You have to understand this is a pet owners forum. If you go to a groomer's forum, there is post after post about how idiotic and dilusional anyone who tries to groom their dog at home is. I could complain about it, but I understand it's a forum for professional groomers. There are great groomers out there but I don't think they are that common. 

For the record I don't think there is groomer bashing here. People have commented on costs and yes individual groomers are criticized when there is a reason. I don't think that's the same as bashing groomers in general.


----------



## usviteacher (Feb 8, 2010)

yeah - my sweet boy was a victim of a hack job. After posting on the board here - i learned the questions to ask the next groomer etc. I'm armed with a list of them!

he now has a matching hacked off top knot (first groomer) to match his chicken nugget tail (thanks to breeder or vet) 

okay now i'm venting :doh:

thanks to all of you on this board for providing your insight


----------



## KPoos (Aug 29, 2009)

To quote cbrand, "I don't know what you want us to say to you." I don't understand the point of this thread. Like others have said if you have a negative experience you seek out other people to share that experience with to get the "it's going to be okay" pats on the back. It's not like everyone really thinks every single groomer is just awful but it's a business and it's going to get critiques from clients. In this day and age, everything that makes money is going to get some form of critique on the internet and especially if the business has made a mistake.


----------



## Reesmom (Feb 4, 2010)

The reason we all joined this forum is because we love this breed, however, groomers do come under fire where breeds like the poodle are concerned. It's just that it's hard to hear over and over. Those of us that are good groomers do it because we love dogs. We do have to charge the prices we charge because of the work we have to put into it. We care about the dogs and about your experiences with our trade. It is hard to listen and not be able to do anything other than give advice to those who choose to groom their own. I understand where Cameo was coming from. It's not fun to be a groomer and read about all the bad experiences.


----------



## nab (Sep 25, 2009)

Who's putting down groomers?? We're just trying to find what's best for our dogs and compare notes.

HOw many posts have you read where people post pictures and brag about how beautiful their dog is aft it's been groomed??

Being a new poodle owner, I've found the whole grooming thing to be a ton of fun. What other breed do you have such a wide range of choices when it comes to hair styles? You bring your dog to the groomers, and bring back a stranger that barely resembles the dog you dropped off.....what fun!


----------



## Olie (Oct 10, 2009)

Wow:doh:


----------



## Cameo (Feb 5, 2010)

Olie said:


> _I personally admire groomers, good ones  because it is a helluva job_ and right now I am still on a search for a good groomer.........*and honestly after the threads here, it might take me a while because I am a little freaked at some of the horror stories*........so my spoos will be in amateur cuts until I find the right one. CHILL - it's not about steriotyping anyone on this forum, or I am blind and cannot see......it's the same with breeders, look at all the horror stories that are shared....you can't take it personally.


Yes it is and thank you! 

The bolded part of your quote is part of what I'm talking about. So many people are telling their HORROR stories and being told to just "buy the stuff and do your own grooming" that it really gives the impression there are no good groomers.

(Supplied data):

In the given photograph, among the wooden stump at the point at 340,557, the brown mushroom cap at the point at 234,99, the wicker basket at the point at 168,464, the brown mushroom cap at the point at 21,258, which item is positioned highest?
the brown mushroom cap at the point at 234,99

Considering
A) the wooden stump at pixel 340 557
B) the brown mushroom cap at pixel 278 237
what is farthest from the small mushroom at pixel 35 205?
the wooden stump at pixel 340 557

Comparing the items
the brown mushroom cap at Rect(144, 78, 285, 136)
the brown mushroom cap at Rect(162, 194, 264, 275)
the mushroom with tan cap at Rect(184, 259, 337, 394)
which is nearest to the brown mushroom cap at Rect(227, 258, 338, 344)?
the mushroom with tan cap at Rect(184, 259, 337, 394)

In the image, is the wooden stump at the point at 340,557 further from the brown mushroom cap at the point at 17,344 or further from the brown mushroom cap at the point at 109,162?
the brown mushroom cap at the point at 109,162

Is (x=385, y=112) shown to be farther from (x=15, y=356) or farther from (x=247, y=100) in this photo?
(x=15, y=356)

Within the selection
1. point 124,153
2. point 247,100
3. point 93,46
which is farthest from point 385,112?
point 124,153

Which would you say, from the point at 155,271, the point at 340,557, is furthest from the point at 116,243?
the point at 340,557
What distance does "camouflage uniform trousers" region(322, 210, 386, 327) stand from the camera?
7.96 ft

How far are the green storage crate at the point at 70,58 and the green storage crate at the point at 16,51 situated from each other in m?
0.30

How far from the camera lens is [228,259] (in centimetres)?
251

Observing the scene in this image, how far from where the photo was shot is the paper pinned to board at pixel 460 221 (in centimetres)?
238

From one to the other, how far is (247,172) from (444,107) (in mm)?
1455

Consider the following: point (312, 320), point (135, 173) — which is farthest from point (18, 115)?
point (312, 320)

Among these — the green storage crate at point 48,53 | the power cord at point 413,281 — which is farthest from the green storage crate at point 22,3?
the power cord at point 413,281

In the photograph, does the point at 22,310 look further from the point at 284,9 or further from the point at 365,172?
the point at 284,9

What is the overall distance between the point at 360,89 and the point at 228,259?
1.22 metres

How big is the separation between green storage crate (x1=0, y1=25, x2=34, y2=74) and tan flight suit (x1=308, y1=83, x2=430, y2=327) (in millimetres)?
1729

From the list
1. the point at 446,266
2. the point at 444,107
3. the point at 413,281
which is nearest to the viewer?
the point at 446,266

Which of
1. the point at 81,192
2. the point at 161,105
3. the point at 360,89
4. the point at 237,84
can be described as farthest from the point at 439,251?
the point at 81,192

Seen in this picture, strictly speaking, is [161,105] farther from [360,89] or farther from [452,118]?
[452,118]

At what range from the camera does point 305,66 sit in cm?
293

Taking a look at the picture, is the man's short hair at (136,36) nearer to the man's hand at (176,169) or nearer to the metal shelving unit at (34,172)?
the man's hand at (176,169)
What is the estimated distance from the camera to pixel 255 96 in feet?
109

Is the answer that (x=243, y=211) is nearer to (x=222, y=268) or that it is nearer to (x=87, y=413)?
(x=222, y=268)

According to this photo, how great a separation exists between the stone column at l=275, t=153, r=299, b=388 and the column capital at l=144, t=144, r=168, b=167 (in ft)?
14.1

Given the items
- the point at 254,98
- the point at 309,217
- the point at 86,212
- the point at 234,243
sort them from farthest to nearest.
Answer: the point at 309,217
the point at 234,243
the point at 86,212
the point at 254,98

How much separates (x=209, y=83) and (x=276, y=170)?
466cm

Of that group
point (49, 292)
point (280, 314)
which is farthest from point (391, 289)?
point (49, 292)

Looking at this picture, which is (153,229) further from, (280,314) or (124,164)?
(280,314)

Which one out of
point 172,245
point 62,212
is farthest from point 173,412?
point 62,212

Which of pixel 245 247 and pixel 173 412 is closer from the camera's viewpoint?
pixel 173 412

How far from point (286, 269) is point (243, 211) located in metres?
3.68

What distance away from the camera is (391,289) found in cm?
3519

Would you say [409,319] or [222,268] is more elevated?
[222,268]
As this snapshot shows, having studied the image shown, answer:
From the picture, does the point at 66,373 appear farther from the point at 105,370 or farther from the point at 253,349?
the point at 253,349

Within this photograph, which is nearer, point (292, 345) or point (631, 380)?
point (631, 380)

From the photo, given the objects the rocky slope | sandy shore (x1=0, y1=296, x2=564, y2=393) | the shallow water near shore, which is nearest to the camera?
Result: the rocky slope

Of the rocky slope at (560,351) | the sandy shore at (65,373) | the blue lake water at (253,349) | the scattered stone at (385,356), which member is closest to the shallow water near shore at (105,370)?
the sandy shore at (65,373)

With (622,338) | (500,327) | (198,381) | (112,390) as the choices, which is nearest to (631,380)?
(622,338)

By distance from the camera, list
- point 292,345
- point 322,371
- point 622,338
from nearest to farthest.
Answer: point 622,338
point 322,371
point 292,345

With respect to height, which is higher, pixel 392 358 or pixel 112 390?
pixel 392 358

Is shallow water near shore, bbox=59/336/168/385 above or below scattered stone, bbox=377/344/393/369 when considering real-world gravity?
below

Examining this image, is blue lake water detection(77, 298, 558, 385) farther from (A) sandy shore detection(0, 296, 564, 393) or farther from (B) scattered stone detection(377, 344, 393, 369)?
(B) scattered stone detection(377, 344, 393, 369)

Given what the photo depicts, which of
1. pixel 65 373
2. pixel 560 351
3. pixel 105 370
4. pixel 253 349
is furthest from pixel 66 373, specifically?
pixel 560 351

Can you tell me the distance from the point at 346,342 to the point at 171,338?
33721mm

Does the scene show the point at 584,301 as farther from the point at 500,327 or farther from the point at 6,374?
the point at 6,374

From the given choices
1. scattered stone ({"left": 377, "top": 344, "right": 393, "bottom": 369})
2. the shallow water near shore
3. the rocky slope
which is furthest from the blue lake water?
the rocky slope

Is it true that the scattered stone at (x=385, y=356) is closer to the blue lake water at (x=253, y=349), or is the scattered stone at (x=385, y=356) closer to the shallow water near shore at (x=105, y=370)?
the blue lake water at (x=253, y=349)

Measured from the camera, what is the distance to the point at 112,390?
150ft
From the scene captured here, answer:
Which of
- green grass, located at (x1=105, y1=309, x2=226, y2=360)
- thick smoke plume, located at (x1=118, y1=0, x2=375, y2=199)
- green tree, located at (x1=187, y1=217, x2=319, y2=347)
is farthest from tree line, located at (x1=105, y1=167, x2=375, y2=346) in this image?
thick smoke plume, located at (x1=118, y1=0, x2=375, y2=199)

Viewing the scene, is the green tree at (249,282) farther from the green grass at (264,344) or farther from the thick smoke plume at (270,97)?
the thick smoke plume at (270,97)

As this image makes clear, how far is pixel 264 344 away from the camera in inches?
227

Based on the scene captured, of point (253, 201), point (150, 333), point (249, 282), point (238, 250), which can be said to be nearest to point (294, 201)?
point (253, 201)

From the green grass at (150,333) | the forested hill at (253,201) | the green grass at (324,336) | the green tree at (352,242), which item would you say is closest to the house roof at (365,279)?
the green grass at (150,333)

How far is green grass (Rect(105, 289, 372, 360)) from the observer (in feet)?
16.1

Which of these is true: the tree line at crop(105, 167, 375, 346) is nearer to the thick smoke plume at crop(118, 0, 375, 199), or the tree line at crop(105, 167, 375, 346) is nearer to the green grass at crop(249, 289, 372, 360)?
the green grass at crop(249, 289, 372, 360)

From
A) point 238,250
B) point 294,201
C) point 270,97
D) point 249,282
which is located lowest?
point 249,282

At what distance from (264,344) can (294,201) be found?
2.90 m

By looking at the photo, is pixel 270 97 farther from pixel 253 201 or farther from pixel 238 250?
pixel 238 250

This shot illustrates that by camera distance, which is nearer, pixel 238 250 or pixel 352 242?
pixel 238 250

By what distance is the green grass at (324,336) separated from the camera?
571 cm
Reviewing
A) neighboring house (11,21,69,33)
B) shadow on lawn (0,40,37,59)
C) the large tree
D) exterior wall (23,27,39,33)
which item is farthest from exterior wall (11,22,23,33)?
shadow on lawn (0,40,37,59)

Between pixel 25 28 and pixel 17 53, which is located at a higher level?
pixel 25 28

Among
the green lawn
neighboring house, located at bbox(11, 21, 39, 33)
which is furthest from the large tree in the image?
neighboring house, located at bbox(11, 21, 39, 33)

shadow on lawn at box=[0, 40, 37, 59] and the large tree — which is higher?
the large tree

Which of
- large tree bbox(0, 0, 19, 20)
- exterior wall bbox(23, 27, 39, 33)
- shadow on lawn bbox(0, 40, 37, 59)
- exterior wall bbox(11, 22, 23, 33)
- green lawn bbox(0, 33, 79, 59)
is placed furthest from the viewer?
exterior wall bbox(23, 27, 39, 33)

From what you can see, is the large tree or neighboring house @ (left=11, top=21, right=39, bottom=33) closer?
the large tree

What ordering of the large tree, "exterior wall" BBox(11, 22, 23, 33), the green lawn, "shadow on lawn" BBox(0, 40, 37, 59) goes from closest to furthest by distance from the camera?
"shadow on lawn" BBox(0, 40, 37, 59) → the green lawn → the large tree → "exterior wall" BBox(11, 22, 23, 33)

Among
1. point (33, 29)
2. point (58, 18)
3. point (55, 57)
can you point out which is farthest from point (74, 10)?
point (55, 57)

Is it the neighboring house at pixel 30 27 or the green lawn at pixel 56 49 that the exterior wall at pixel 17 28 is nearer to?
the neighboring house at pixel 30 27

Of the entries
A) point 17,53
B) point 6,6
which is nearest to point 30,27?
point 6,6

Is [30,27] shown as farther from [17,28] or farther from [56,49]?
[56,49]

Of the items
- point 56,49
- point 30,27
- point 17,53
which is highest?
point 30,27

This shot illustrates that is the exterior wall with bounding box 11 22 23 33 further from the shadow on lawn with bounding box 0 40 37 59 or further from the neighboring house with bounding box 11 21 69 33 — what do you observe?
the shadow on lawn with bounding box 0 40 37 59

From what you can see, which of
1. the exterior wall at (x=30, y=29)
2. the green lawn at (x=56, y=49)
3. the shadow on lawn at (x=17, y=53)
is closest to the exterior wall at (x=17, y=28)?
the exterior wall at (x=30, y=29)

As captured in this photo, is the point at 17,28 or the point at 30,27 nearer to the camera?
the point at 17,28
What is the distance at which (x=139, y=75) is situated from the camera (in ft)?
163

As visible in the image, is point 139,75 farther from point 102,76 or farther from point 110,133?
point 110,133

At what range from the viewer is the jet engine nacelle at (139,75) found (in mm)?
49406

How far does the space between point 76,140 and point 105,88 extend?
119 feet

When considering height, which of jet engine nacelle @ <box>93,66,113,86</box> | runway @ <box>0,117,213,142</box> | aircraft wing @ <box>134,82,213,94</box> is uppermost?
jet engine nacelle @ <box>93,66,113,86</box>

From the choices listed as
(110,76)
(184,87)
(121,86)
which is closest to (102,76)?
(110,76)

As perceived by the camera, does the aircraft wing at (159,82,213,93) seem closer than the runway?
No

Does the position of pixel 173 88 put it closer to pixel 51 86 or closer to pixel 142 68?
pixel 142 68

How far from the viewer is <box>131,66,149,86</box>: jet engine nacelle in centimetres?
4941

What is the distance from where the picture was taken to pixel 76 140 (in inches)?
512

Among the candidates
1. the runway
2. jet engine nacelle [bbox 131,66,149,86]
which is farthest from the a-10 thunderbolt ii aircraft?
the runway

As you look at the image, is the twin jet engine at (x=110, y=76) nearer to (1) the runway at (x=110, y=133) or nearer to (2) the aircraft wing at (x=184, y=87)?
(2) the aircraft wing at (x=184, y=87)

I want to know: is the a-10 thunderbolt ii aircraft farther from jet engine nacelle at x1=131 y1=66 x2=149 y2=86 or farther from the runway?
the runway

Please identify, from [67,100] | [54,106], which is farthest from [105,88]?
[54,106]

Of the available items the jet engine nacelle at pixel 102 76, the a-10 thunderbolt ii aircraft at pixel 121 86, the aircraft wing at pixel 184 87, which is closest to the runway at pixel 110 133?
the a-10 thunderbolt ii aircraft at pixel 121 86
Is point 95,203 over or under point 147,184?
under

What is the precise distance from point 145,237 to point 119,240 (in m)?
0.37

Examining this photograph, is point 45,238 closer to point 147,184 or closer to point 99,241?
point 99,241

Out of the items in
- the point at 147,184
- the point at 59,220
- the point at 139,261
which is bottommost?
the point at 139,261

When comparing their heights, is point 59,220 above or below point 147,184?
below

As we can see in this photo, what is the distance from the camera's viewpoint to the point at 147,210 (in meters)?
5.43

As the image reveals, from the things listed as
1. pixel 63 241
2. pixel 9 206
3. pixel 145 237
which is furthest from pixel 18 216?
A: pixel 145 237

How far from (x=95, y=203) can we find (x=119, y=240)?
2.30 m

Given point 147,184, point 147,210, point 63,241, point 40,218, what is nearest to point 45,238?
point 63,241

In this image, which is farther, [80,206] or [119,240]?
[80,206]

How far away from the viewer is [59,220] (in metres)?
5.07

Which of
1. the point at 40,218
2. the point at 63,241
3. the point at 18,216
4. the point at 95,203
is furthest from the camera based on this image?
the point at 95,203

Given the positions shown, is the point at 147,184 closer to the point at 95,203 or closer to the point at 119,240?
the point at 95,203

(Problem description):
Resume the forum thread about groomers from the point where it stops. These lines have nothing to do with the forum thread about groomers.

(The answer):
I am very confident in my skills and realize I'm not a GREAT groomer (good, but not great), but I do go to seminars, take continuing education classes, and try to buy the best I can afford when it comes to tools, equipment, and products in order to best serve my clients. I am a member of several groomer forums and yes, there are groomers that vent about their clients yadda yadda yadda. I don't play into that either because my clients are my life blood and while I have a few that can be a challenge, each and every one of them deserves 150% when they are paying for my services and I think it's wrong to go onto a public forum and berate them. It does show a bit as unprofessional IMHO to behave in that manner and if I was a prospective client, it would probably make me think twice about going to someone like that. 

Also, I can SOOOOOO see where you all are coming from and can't blame any one for being upset if your "baby" was hacked up, cut, or weren't groomed to the best of the groomers ability. BUT (and I mean no disrespect), there can be extenuating circumstances in some cases and it's very important to communicate with your/the groomer when there is something not right about a service you received. You just never know WHY, if you don't ask and at least give the groomer an opportunity to explain or inform. Another point I'd like to make here is, we learn by our mistakes and if we are not aware we are making any, then there is no chance to learn. Your feed back should be very important to a professional groomer, as it enables us to provide you with the service you deserve and the grooming you want. Be specific about what you like and what you don't! Understand there are times when things are beyond our control (like excessive mats, behavior problems, etc) and we can only do so much (we are only groomers). We (groomers) work with moving targets, sharp instruments, and high demands, all of which can make for a very stressful environment, but it really makes it so much easier to have pet guardians that are understanding and willing to work WITH us to make the grooming experience as low stress for ALL of us as possible 

I appreciate each and every one of you that are sharing your stories and hope that we can hear some of your groomer SUCCESS stories as well.


----------



## ArreauStandardPoodle (Sep 1, 2009)

Cameo said:


> UGH hwell:
> 
> I read thru all of these topic's and can't believe the amount of groomer bashing that goes on. Granted, there are some groomers out there that should be working at Walmart (no offense to anyone that works there) instead of grooming, but geesh y'all, give the rest of us a break!!!
> 
> ...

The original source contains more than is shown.